## Text passage:
============

The outputs serve different purposes in different contexts. Glean's answers inform decisions. Gigacatalyst's apps shape daily workflows.
When Should a SaaS Company Consider Glean? #
Consider Glean (or similar enterprise search) for your own company when:
- Your team spends significant time searching for information across multiple internal tools
- Institutional knowledge is siloed in individual employees' heads or inboxes
- Your support team needs to search across your knowledge base, customer conversations, and product documentation to answer tickets
- Your company has 200+ employees and information fragmentation is a measurable productivity problem
Glean is an internal tool. It helps your team work more efficiently. It doesn't directly affect your customers' experience with your product.
When Should a SaaS Company Consider Gigacatalyst? #
Consider Gigacatalyst for your product when:
- Your customers have diverse operational workflows that one product interface can't serve
- Your feature request backlog is full of "make this work slightly differently for our team" requests
- Your CS team spends significant time on workarounds rather than driving adoption
- Churn correlates with low adoption in specific customer segments
- You need per-customer customization at scale without consuming engineering bandwidth
Gigacatalyst is a customer-facing platform layer. It directly affects your customers' experience, adoption, and retention.
Can You Use Both? #
Absolutely, and it's a natural combination for B2B SaaS companies at scale.
Glean helps your internal team find information faster: customer context for support tickets, competitive intelligence for sales, product feedback for the roadmap team. This makes your team more effective at serving customers.
Gigacatalyst helps your customers build workflow-specific tools inside your product. This makes the product fit each customer's operations better, driving adoption and retention.
Your team uses Glean to understand customers better. Your customers use Gigacatalyst to make the product work the way they need it to. The tools complement at different layers of the value chain.

============

## Prompt:
Please continue the Glean and Gigacatalyst comparison from where it ends.

[Source material]
============

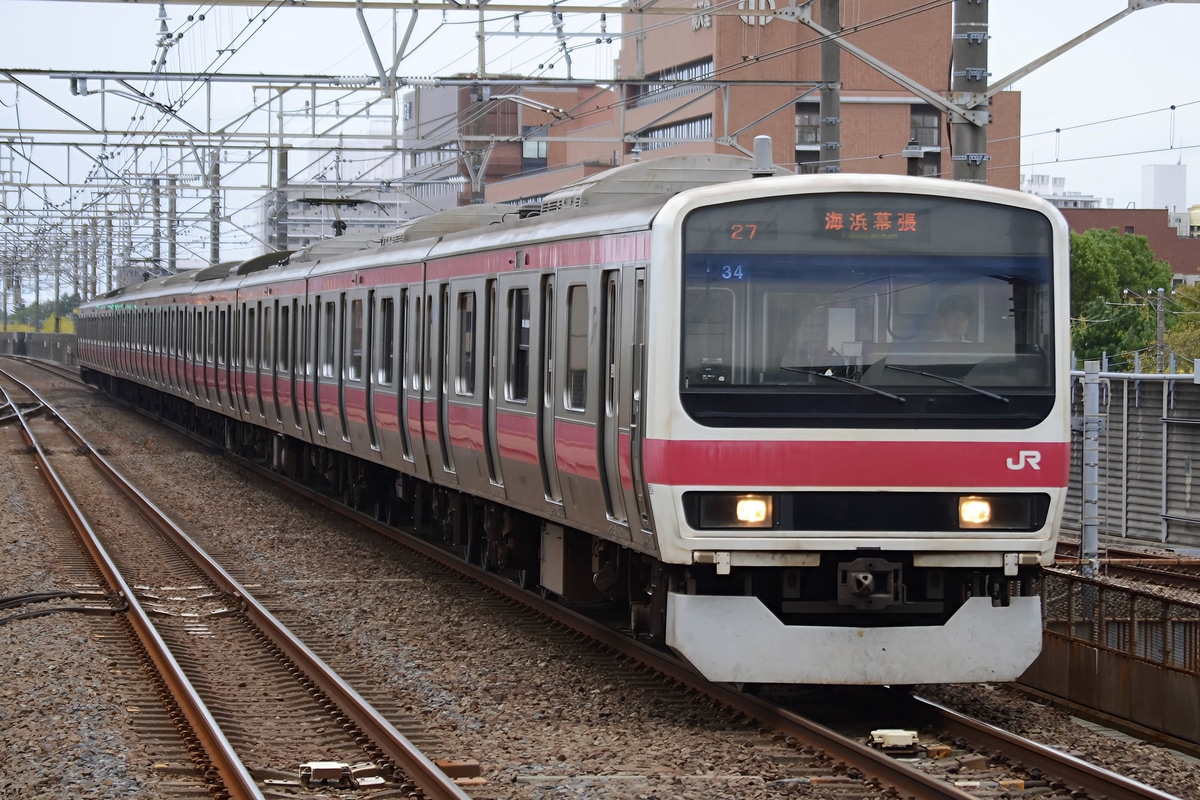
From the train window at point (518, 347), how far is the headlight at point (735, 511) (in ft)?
9.33

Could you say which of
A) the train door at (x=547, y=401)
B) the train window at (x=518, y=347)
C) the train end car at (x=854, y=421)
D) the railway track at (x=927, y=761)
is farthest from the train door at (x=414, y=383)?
the train end car at (x=854, y=421)

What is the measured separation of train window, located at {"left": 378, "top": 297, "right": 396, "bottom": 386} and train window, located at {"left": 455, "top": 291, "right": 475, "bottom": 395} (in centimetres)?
231

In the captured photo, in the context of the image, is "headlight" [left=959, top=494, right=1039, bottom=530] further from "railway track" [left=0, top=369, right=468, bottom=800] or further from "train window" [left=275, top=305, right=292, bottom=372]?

============

## Answer to this exercise:
See Gigacatalyst in Action
Gigacatalyst is the white-label AI app builder B2B SaaS companies embed for per-customer workflow customization. Your employees use Glean to find answers. Your customers use Catalyst to build workflows.
Frequently Asked Questions #
Is Glean a competitor to Gigacatalyst?
No. They serve different buyers, different users, and different problems. Glean is an enterprise productivity tool purchased by IT departments for internal employees. Gigacatalyst is a product infrastructure layer purchased by SaaS companies for their customers. A B2B SaaS company could use both without any overlap in functionality or budget.
Can Glean be embedded in a SaaS product the way Gigacatalyst is?
Glean offers some embeddable features (search widgets, knowledge assistants), but its primary design is enterprise-wide search across internal tools. Gigacatalyst is purpose-built for white-label embedding: it reads the host platform's APIs, inherits the security model, and generates apps within the platform's UI. The architectural foundations are different because the use cases are different.
Which has better ROI for reducing SaaS churn?
Gigacatalyst addresses churn directly. 67% of SaaS churn correlates with low adoption from workflow mismatch.1 Gigacatalyst closes that gap with per-customer workflow apps that hit 90.8% adoption in production.3 Glean reduces churn indirectly by making your CS and support teams more efficient at helping customers. Both contribute to retention, but through different mechanisms.